DATA SUPPLIED:
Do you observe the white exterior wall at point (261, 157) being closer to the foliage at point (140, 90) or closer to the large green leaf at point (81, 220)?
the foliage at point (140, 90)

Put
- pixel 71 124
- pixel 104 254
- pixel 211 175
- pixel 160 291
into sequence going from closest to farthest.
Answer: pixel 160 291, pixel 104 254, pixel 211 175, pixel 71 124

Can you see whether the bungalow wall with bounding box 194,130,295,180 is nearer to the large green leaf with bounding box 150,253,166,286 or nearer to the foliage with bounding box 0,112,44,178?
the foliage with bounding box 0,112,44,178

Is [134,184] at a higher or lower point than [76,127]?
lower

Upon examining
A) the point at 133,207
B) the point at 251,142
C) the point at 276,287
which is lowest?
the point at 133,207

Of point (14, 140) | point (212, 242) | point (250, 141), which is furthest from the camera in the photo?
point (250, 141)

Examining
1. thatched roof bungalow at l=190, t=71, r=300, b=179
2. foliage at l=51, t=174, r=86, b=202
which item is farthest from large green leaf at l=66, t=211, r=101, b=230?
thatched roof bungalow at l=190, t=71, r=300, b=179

---

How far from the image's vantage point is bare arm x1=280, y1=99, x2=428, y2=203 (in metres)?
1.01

---

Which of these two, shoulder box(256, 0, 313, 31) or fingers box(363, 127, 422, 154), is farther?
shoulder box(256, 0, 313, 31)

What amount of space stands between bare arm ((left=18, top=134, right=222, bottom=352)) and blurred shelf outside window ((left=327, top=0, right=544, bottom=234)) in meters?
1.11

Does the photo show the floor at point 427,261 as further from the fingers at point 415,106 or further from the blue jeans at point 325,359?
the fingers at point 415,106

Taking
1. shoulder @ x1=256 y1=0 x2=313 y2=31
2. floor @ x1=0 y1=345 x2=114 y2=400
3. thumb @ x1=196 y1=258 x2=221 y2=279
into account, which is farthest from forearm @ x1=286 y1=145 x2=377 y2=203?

INSTRUCTIONS TO FOLLOW: Show each line of the entries above that contains the word "wall", copied in full.

ANSWER BELOW:
Do you observe the white exterior wall at point (261, 157) being closer to the foliage at point (140, 90) or closer to the large green leaf at point (81, 220)?
Can you see whether the bungalow wall with bounding box 194,130,295,180 is nearer to the large green leaf with bounding box 150,253,166,286 or nearer to the foliage with bounding box 0,112,44,178?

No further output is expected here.